Sen. Barack Obama's campaign, when not focused on attacking Gov. Sarah Palin, seems to want to dig up the old Clinton playbook and run on the economy being worse here than in Burma.
And why not? Clinton's famous "it's the economy, stupid" campaign, in addition to President G.H.W. Bush's tax increase flip-flop and 19.7 million votes for Ross Perot, made Bill Clinton the President by convincing 43% of the electorate that we were in the worst economy in fifty years.
There was no evidence then, just as there is no evidence now, to support the doom-and-gloom.
In fact, the most recent Census data shows twenty five years of the rich get richer and the poor getting richer much faster.
"The new Census Bureau data on income and poverty reveal that many of the economic trends in this country are a lot more favorable than America's detractors seems to think. In 2007, overall real median family income increased to $50,233, up $600 from 2006. The real median income for intact families -- mother and father in the home -- rose to $78,000, an all-time high."
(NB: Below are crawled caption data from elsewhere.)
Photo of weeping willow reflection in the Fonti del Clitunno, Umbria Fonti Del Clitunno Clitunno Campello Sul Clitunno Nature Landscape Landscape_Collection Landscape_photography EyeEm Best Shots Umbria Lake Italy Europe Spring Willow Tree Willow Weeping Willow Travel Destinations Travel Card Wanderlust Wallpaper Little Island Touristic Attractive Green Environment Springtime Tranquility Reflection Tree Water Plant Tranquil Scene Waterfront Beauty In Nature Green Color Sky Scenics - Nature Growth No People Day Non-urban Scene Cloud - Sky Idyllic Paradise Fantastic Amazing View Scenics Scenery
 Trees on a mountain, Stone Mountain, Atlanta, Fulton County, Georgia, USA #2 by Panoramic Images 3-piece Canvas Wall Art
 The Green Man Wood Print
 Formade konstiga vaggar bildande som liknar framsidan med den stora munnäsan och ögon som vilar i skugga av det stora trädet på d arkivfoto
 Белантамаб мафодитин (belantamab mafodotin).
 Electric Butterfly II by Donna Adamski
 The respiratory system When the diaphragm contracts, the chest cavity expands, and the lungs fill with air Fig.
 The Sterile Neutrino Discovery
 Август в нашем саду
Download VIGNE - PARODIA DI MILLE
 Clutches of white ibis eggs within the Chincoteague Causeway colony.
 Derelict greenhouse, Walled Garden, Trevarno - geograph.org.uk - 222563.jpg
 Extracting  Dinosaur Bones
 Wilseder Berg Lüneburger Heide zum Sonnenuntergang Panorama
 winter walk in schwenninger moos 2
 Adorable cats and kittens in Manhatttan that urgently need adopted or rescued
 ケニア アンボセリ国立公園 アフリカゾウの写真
"Although incomes fell sharply in the U.S. after the dot-com bubble burst in 2000 (and still haven't fully recovered), these latest statistics reflect a 25-year trend of upward economic mobility. More important, Barack Obama is wrong when he states on his campaign Web site that the economic policies started by Ronald Reagan have rewarded "wealth not work." Based on this false claim -- that the rich have benefited by economic growth while others have not -- he intends to raise tax rates on high-income individuals."
There is plenty to be concerned about in the American economy, but nothing really suggests a bigger, more expensive government will cure what ails us.